### EXTRAIT DU DOCUMENT

┏━━

Face aux allégations portées contre les membres de la société civile nommés pour siéger au Conseil de régulation des marchés publics, Martin Assogba, Fatoumatou Batoko Zossou et Joël Atayi Guèdègbé sont sortis de leur silence. Dans des interviewes accordées au groupe de presse "Le Matinal", ils rassurent de la poursuite de leur mission de veille. Lisez l’intégralité de leurs propos.
Martin Assogba : « Ce n’est pas politique »
Le Matinal : Martin Assogba ! Votre nomination au sein du Conseil de régulation des marchés publics (Crmp) est à l’origine d’une vague de protestations. Pourquoi ?
Martin Assogba : Le groupe des organisations de la société civile au sein du réseau Fonac m’a désigné ainsi que d’autres acteurs de la société civile pour occuper la place de la société civile au niveau de la structure chargée de réguler les marchés publics, et ça fait un tollé. Je ne comprends pas. On trouve que Alcrer s’est fait vendre au régime et que cette nomination fera que Alcrer ne doit plus parler. Des gens ont même soutenu que j’ai fermé Alcrer. Mais d’où est-ce qu’ils détiennent ces informations ? Et puis, le Gouvernement n’a fait qu’entériner ce que nous avons envoyé depuis nos différents réseaux, c’est-à-dire les noms des personnes qui doivent nous représenter au niveau de ces structures-là. C’est un renouvellement. Il y avait toujours des gens de la société civile qui étaient dans ces structures. Ce n’est pas une nomination politique. On nous a envoyés à une mission de veille pour que les marchés publics soient bien gérés. C’est une exigence aussi des partenaires techniques et financiers qui veulent désormais que la société civile soit toujours dans les structures qui doivent veiller sur des questions sensibles en ce qui concerne le pays.
D’après le dernier classement de Transparency, le Bénin est passé de la 83ème à la 95ème place. Comment l’analysez-vous ?
Ce classement vient une nouvelle fois marquer un recul du Bénin dans la lutte contre la corruption. Malgré les multiples actions des organisations de la société civile dont notre organisation, le constat est désolant que la lutte n’a pas porté ses fruits comme nous l’aurions souhaité pour le développement de notre pays. Mais ce n’est pas pour cela que nous allons baisser les bras.
Le pays recule-t-il dans le domaine de la corruption ?

┗━━

### ENTRÉES EXTRAITES
┏━━

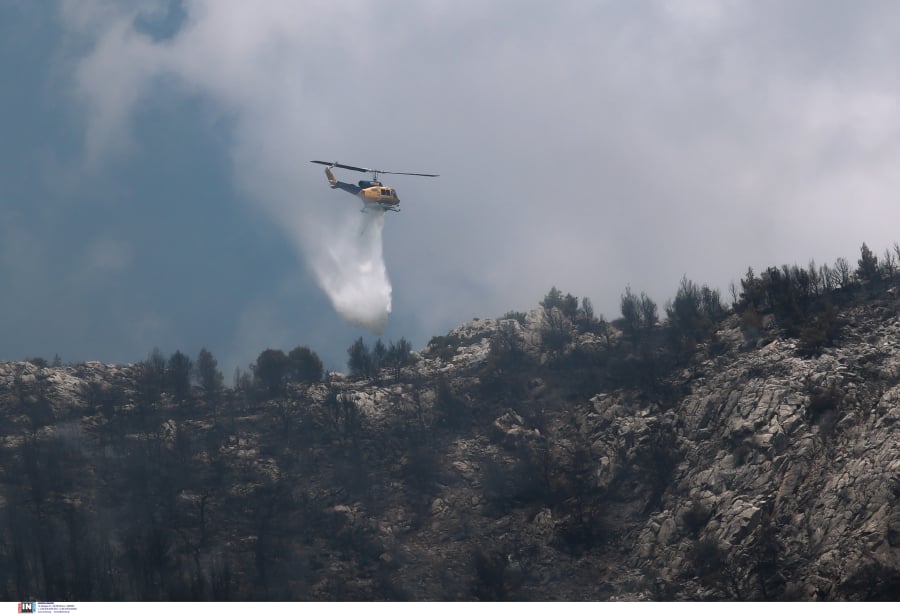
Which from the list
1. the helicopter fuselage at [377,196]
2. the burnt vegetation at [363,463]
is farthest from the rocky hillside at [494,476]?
the helicopter fuselage at [377,196]

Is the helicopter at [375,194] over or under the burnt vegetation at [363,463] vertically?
over

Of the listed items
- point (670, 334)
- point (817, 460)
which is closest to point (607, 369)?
point (670, 334)

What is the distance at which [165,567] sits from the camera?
97.9 meters

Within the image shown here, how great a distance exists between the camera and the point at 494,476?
108 m

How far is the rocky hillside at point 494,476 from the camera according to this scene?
280ft

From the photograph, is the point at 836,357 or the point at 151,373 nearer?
the point at 836,357

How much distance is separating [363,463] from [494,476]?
15.7 meters

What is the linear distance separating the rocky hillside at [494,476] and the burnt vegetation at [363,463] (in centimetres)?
28

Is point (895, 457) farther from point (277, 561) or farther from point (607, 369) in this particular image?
point (277, 561)

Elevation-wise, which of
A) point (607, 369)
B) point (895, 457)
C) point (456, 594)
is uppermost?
point (607, 369)

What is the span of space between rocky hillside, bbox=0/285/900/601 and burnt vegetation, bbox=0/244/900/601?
11.0 inches

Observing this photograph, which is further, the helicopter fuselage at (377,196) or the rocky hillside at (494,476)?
the helicopter fuselage at (377,196)

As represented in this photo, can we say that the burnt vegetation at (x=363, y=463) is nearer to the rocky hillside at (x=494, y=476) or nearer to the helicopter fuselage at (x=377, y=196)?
the rocky hillside at (x=494, y=476)

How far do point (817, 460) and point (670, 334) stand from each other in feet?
128
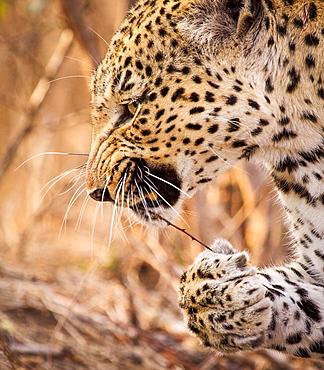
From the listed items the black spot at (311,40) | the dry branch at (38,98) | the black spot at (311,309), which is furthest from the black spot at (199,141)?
the dry branch at (38,98)

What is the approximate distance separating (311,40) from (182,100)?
2.25 feet

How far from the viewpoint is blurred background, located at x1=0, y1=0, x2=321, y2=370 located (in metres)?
4.80

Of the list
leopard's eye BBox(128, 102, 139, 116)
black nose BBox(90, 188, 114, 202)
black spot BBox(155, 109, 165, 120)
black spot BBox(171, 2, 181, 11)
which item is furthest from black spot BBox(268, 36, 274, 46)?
black nose BBox(90, 188, 114, 202)

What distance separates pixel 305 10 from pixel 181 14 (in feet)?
2.04

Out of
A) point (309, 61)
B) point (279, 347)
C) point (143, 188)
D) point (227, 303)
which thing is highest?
point (309, 61)

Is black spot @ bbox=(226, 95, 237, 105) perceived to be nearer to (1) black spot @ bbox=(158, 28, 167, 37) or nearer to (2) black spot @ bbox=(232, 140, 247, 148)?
(2) black spot @ bbox=(232, 140, 247, 148)

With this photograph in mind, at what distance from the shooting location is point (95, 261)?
5.59 m

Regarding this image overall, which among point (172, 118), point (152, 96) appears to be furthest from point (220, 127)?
point (152, 96)

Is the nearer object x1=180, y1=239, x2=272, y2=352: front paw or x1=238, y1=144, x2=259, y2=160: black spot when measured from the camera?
x1=180, y1=239, x2=272, y2=352: front paw

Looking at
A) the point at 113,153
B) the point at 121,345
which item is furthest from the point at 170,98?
the point at 121,345

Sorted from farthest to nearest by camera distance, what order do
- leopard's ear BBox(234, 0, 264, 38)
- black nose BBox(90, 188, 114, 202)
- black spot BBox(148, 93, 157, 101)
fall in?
black nose BBox(90, 188, 114, 202)
black spot BBox(148, 93, 157, 101)
leopard's ear BBox(234, 0, 264, 38)

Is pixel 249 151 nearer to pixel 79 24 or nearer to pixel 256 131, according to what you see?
pixel 256 131

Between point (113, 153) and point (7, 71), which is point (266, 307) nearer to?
point (113, 153)

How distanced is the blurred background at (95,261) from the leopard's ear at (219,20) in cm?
96
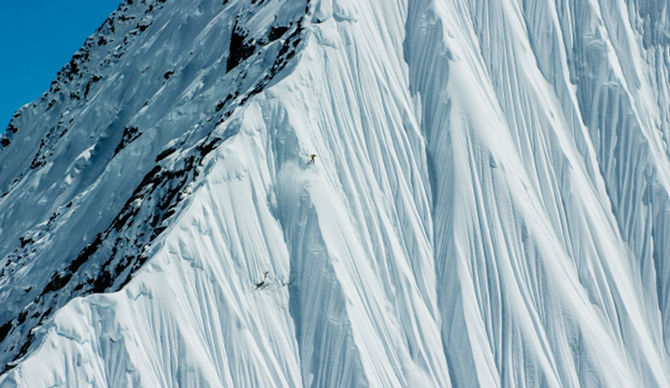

┗━━

### CONSIGNE 1
D'après l'extrait du document, à quelle place le Bénin est-il passé dans le dernier classement de Transparency ?
### CONSIGNE 2
Extrayez les lignes des entrées à l'identique, en commençant au début des entrées et en terminant à la ligne qui contient « 97.9 meters », les deux bornes incluses. Laissez les images de côté dans votre réponse.

### RÉPONSE ATTENDUE 1
Le Bénin est passé de la 83ème à la 95ème place.

### RÉPONSE ATTENDUE 2
Which from the list
1. the helicopter fuselage at [377,196]
2. the burnt vegetation at [363,463]
is farthest from the rocky hillside at [494,476]?
the helicopter fuselage at [377,196]

Is the helicopter at [375,194] over or under the burnt vegetation at [363,463] vertically?
over

Of the listed items
- point (670, 334)
- point (817, 460)
which is closest to point (607, 369)?
point (670, 334)

What is the distance at which [165,567] sits from the camera?
97.9 meters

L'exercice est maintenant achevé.